Il est important que les matériels militaires ne détruisent pas le théâtre d’opérations ou, tout du moins, qu’ils ne le rendent pas durablement inexploitable. Plus un matériel militaire a des externalités négatives, moins il peut être socialement acceptable. En économie, certaines activités ont des impacts (positifs ou négatifs) qui ne sont pas intégrés dans les coûts de production ou la valeur marchande du produit. Les mines antipersonnel en fournissent une parfaite illustration.
Les externalités négatives ont des conséquences sur la société qui ne sont pas prises en compte dans le calcul économique des agents, car elles peuvent ne pas les impacter directement ou ne pas être immédiatement visibles. De ce fait, ces agents ne tiennent pas compte de ces dommages collatéraux dans leurs décisions, notamment lorsqu’ils doivent choisir entre des solutions alternatives évaluées prioritairement par rapport à leur prix ou, dans le cas d’un armement, de leur efficacité militaire immédiate. Cette absence de prise en compte peut aboutir à des choix socialement sous-optimaux.
Bon marché à produire, chaque mine requiert beaucoup de temps et d’efforts pour être identifiée et éradiquée. Il faut en moyenne dépenser 6 285 dollars pour identifier et supprimer chaque engin explosif selon le GICHD (Geneva International Centre for Humanitarian Demining), alors qu’un tel engin peut coûter trois dollars à fabriquer pour les modèles les plus simples ou seulement quelques dizaines de dollars pour des systèmes plus sophistiqués. Cette forte asymétrie entre coût apparent et coût réel pour la société explique l’absence de prise en compte des externalités de telles armes.

————

» Tâches à réaliser
1 - D'après le texte fourni, combien faut-il dépenser en moyenne pour identifier et supprimer chaque engin explosif selon le GICHD ?
2 - Veuillez renvoyer chaque ligne des entrées qui contient la chaîne « image », en tenant compte de la casse.

» Entrées de l'exercice
————

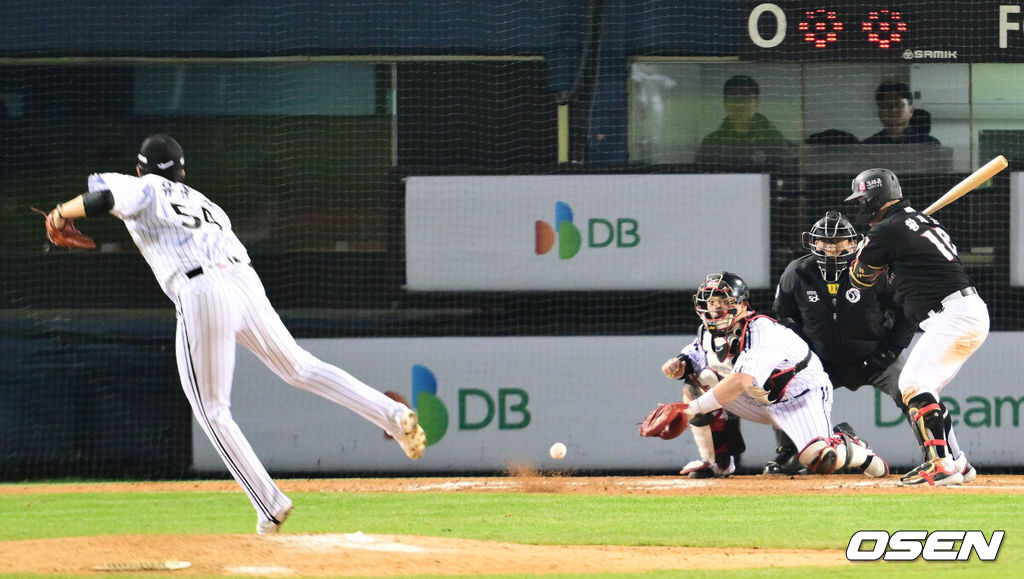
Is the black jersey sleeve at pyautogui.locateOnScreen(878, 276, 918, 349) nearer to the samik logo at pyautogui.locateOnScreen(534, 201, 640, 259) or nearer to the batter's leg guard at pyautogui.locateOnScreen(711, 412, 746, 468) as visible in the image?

————

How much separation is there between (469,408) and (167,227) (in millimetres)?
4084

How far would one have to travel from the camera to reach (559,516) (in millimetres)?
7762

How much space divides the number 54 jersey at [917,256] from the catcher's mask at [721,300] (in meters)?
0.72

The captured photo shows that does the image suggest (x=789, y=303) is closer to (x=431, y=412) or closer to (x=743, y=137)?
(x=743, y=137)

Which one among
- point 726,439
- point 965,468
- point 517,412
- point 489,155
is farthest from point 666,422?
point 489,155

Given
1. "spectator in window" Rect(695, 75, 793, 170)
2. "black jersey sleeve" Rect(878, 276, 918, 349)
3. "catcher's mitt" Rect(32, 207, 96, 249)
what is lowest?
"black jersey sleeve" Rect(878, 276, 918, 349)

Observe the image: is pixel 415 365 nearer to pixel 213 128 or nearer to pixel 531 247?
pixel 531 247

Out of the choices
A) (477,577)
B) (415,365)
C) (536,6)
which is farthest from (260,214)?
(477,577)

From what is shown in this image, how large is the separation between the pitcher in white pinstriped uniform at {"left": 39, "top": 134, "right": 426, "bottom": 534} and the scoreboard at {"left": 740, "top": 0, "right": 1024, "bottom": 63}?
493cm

————

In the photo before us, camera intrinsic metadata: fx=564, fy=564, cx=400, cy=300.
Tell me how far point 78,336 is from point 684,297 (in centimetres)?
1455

————

» Solutions complètes
1 - En moyenne 6 285 dollars.

2 -
Is the black jersey sleeve at pyautogui.locateOnScreen(878, 276, 918, 349) nearer to the samik logo at pyautogui.locateOnScreen(534, 201, 640, 259) or nearer to the batter's leg guard at pyautogui.locateOnScreen(711, 412, 746, 468) as visible in the image?
The captured photo shows that does the image suggest (x=789, y=303) is closer to (x=431, y=412) or closer to (x=743, y=137)?
Observe the image: is pixel 415 365 nearer to pixel 213 128 or nearer to pixel 531 247?
From what is shown in this image, how large is the separation between the pitcher in white pinstriped uniform at {"left": 39, "top": 134, "right": 426, "bottom": 534} and the scoreboard at {"left": 740, "top": 0, "right": 1024, "bottom": 63}?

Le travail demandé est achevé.